This has multiple benefits:
- The generated rules are now visible in the WebGUI and are logged by default, easing troubleshooting.
- The list of clients that have been authenticated is now an alias and is visible, as well as usable in rules.
The alias is called :code:`__captiveportal_zone_<zoneid>`.
- Unless custom shaper rules are used, IPFW does not need to be loaded anymore, significantly
reducing implementation complexity.
The following are the only functional/behavioral changes:
- If you have forwarding rules defined on your captive portal zone that redirect a client for services other than HTTP/HTTPS, the
"Filter Rule Association" option on this rule must be set to "Pass" so that this traffic is allowed after redirection; otherwise,
this traffic will hit the default captive portal block rule. An example of such a scenario would be client DNS
traffic redirected to a DNS service running on localhost.
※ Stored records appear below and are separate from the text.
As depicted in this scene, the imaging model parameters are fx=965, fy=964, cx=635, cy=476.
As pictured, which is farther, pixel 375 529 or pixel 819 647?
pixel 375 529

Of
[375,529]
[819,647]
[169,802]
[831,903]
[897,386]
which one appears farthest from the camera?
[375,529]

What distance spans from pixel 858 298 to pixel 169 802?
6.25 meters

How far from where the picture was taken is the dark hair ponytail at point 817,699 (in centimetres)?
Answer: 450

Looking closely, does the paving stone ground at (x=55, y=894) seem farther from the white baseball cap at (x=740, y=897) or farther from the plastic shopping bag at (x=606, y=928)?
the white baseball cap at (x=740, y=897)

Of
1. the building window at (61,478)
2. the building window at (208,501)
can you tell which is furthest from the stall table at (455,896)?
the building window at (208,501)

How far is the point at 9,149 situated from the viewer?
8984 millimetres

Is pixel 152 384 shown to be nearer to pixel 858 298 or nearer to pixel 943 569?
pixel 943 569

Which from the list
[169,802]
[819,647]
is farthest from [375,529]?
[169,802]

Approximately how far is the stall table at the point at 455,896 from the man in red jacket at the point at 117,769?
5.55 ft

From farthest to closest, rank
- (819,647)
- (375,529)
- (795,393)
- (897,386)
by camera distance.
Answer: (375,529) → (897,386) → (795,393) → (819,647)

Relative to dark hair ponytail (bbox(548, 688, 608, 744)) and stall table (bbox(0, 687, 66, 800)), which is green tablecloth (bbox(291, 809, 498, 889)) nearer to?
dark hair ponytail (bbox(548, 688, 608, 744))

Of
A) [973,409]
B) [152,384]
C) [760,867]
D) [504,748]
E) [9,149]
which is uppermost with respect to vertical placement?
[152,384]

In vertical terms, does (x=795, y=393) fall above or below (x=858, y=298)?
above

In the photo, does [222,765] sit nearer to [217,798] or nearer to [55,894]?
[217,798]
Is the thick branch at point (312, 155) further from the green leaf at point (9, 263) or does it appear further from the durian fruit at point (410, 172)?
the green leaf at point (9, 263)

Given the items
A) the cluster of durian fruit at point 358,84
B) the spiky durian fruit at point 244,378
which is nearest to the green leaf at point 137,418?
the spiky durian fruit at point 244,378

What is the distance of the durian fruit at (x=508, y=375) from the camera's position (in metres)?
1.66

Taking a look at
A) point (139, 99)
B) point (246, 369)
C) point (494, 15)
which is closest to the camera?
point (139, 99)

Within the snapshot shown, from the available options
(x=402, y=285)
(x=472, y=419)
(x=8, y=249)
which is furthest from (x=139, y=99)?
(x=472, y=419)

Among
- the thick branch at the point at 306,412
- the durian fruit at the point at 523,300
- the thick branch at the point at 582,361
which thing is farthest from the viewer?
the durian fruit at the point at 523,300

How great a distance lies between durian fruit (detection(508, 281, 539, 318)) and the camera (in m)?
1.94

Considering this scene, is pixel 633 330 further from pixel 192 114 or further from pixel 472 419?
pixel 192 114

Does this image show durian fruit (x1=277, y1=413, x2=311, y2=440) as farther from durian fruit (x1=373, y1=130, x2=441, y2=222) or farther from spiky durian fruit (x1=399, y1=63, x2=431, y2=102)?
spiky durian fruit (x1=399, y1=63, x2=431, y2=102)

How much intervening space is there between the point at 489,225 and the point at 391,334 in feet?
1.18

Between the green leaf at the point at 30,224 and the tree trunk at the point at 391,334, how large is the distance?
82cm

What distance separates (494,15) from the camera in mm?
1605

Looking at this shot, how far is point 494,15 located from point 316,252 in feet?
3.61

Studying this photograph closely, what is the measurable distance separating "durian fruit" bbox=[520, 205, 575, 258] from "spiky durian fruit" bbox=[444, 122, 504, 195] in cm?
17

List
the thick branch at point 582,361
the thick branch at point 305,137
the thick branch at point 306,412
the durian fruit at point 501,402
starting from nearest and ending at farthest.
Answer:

- The "Allow Inbound" option has been dropped. This option only affected IPFW rules and controlled
whether traffic from another network going to the captive portal zone would be allowed. This behavior
is now determined by the ruleset of the network where the traffic is originating from. As an example,
if some network on a non-captive interface is allowed everywhere according to the ruleset, this traffic
is also allowed into the captive portal zone. If this is not desired, an explicit block rule must
be configured on said interface.
- Unless you are overriding the (newly) automatically generated firewall rules, you don't need an explicit
pass rule for DNS (port 53) on the firewall, nor an allow rule for the captive portal zones (ports 8000-10000) anymore.
These are now installed by default.
.. _rules:
-----------------------------
Captive Portal Firewall rules
-----------------------------
When running a default Captive Portal zone, the necessary rules for redirection are automatically installed in the zone.
These rules have a higher priority than any user-defined rules. Therefore, to allow for flexibility, these rules may be
overridden using the "Disable firewall rules" option in the zone administration. The automatically generated
rules are listed here so they may be recreated for proper portal functionality.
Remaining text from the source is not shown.